2D Human Pose estimation using transformers. Implementation in Pytorch

Last update: Oct 17, 2022

Overview

PE-former: Pose Estimation Transformer

Vision transformer architectures perform very well for image classification tasks. Efforts to solve more challenging vision tasks with transformers rely on convolutional backbones for feature extraction.

POTR is a pure transformer architecture (no CNN backbone) for 2D body pose estimation. It uses an encoder-decoder architecture with a vision transformer as an encoder and a transformer decoder (derived from DETR).

You can use the code in this repository to train and evaluate different POTR configurations on the COCO dataset.

Model

POTR is based on building blocks derived from recent SOTA models. As shown in the figure there are two major components: A Visual Transformer encoder, and a Transformer decoder.

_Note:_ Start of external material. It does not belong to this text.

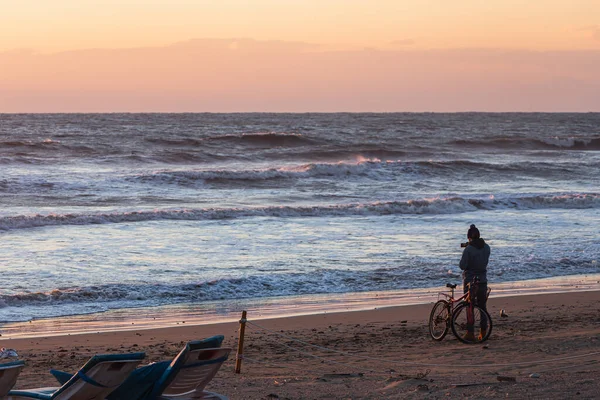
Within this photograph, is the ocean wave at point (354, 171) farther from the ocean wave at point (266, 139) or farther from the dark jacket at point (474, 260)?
the dark jacket at point (474, 260)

The input image is initially converted into tokens following the ViT paradigm. A position embedding is used to help retain the patch-location information. The tokens and the position embedding are used as input to transformer encoder. The transformed tokens are used as the memory input of the transformer decoder. The inputs of the decoder are M learned queries. For each query the network will produce a joint prediction. The output tokens from the transformer decoder are passed through two heads (FFNs).

The first is a classification head used to predict the joint type (i.e class) of each query.
The second is a regression head that predicts the normalized coordinates (in the range [0,1]) of the joint in the input image.

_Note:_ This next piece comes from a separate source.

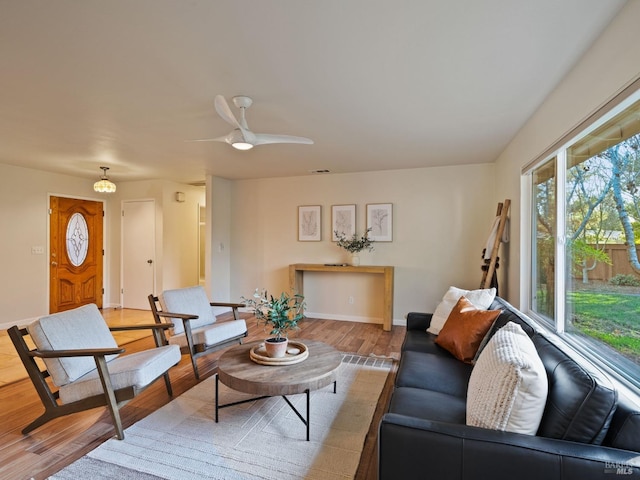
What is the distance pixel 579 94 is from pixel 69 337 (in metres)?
3.67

Predictions that do not correspond to joints are mapped to a "no object" class.

Acknowledgements

The code in this repository is based on the following:

Thank you!

Preparing

Create a python venv and install all the dependencies:

python -m venv pyenv
source pyenv/bin/activate
pip install -r requirements.txt

Training

Here are some CLI examples using the lit_main.py script.

Training POTR with a deit_small encoder, patch size of 16x16 pixels and input resolution 192x256:

python lit_main.py --vit_arch deit_deit_small --patch_size 16 --batch_size 42 --input_size 192 256 --hidden_dim 384 --vit_dim 384 --gpus 1 --num_workers 24

POTR with Xcit_small_p16 encoder:

 python lit_main.py --vit_arch xcit_small_12_p16 --batch_size 42 --input_size 288 384 --hidden_dim 384 --vit_dim 384 --gpus 1 --num_workers 24   --vit_weights https://dl.fbaipublicfiles.com/xcit/xcit_small_12_p16_384_dist.pth

POTR with the ViT as Backbone (VAB) configuration:

 python lit_main.py --vit_as_backbone --vit_arch resnet50 --batch_size 42 --input_size 192 256 --hidden_dim 384 --vit_dim 384 --gpus 1 --position_embedding learned_nocls --num_workers 16 --num_queries 100 --dim_feedforward 1536 --accumulate_grad_batches 1

Baseline that uses a resnet50 (pretrained with dino) as an encoder:

 python lit_main.py --vit_arch resnet50 --patch_size 16 --batch_size 42 --input_size 192 256 --hidden_dim 384 --vit_dim 384 --gpus 1 --num_workers 24 --vit_weights https://dl.fbaipublicfiles.com/dino/dino_resnet50_pretrain/dino_resnet50_pretrain.pth --position_embedding learned_nocls

Check the lit_main.py cli arguments for a complete list.

python lit_main.py --help

Evaluation

Evaluate a trained model using the evaluate.py script.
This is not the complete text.